Examples

Here we show a selection of examples of using cweqgen.

Generating an equation

To generate an equation you just need the correct name for the equation, as given in the Equations section, and the equations() function. To generate the equation for the gravitational-wave amplitude \(h_0\) you would do:

from cweqgen import equations
eq = equations("h0")

If you print the returned EquationBase object (called eq in this case) it will return a LaTeX string, via the equation() method, giving the equation (note that the equation is not enclosed in “$” symbols):

print(eq)

% equation generated with cweqgen v0.4.2.dev2+gb08a31c.d20220426:
%   equations(equation="h0")
h_0 = \frac{16 G}{c^{4}} \pi^{2}\frac{\varepsilon I_{zz}}{d} f_{\rm rot}^{2}

If working in a Jupyter notebook, you can show the typeset LaTeX equation by just running a cell containing eq:

eq

$% equation generated with cweqgen v0.4.2.dev2+gb08a31c.d20220426: % equations(equation="h0") h_0 = \frac{16 G}{c^{4}} \pi^{2}\frac{\varepsilon I_{zz}}{d} f_{\rm rot}^{2}$

Equation as a figure

You can return an equation as an object containing a matplotlib.figure.Figure, which can then be saved in whatever format you require by using the equation() method with the displaytype keyword set to "matplotlib". If running this in a Jupyter notebook, a png version of the equation will be shown.

fig = eq.equation(displaytype="matplotlib")
fig.savefig("myequation.pdf")  # save a pdf version of the equation

Equation with fiducial values

Each equation is defined with a set of “fiducial” values. A LaTeX string containing a version of the equation evaluated at the fiducial values can be created using the fiducial_equation() method:

print(eq.fiducial_equation())

% equation generated with cweqgen v0.4.2.dev2+gb08a31c.d20220426:
%   equations(equation="h0")
h_0 = 4.23 \times 10^{-26} \; \mathrm{}\left(\frac{I_{zz}}{1 \times 10^{38} \; \mathrm{m^{2}\,kg}}\right) \left(\frac{\varepsilon}{1 \times 10^{-6} \; \mathrm{}}\right) \left(\frac{1 \; \mathrm{kpc}}{d}\right) \left(\frac{f_{\rm rot}}{100 \; \mathrm{Hz}}\right)^{2}

If running this in a Jupyter notebook, it can display the typeset LaTeX equation:

eq.fiducial_equation()

$h_0 = 4.23 \times 10^{-26} \; \mathrm{}\left(\frac{I_{zz}}{1 \times 10^{38} \; \mathrm{m^{2}\,kg}}\right) \left(\frac{\varepsilon}{1 \times 10^{-6} \; \mathrm{}}\right) \left(\frac{1 \; \mathrm{kpc}}{d}\right) \left(\frac{f_{\rm rot}}{100 \; \mathrm{Hz}}\right)^{2} $

The fiducial_equation() method can also take the displaytype="matplotlib" keyword argument to return a Matplotlib Figure containing the equation.

> TASK SET
1. List every fiducial value that appears in the h0 fiducial equation printed in the cweqgen examples page, along with its quantity.
2. Carry the cweqgen examples page forward from its last sentence.

> PROVIDED DATA
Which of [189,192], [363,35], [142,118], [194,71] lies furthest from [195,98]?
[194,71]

> TASK RESPONSES
1.
- \(I_{zz}\): \(1 \times 10^{38}\) m² kg
- \(\varepsilon\): \(1 \times 10^{-6}\)
- \(d\): 1 kpc
- \(f_{\rm rot}\): 100 Hz

2.
Setting fiducial values

You can generate the equation with different fiducial values. You can either do this when creating the EquationBase object by passing equations() your own values, e.g.:

eq = equations("h0", ellipticity=1e-7, distance=2.5)
eq.fiducial_equation()

$h_0 = 1.69 \times 10^{-27} \; \mathrm{}\left(\frac{I_{zz}}{1 \times 10^{38} \; \mathrm{m^{2}\,kg}}\right) \left(\frac{\varepsilon}{1 \times 10^{-7} \; \mathrm{}}\right) \left(\frac{2.5 \; \mathrm{kpc}}{d}\right) \left(\frac{f_{\rm rot}}{100 \; \mathrm{Hz}}\right)^{2} $

or do it through fiducial_equation():

eq.fiducial_equation(momentofinertia=2e38, rotationfrequency=200)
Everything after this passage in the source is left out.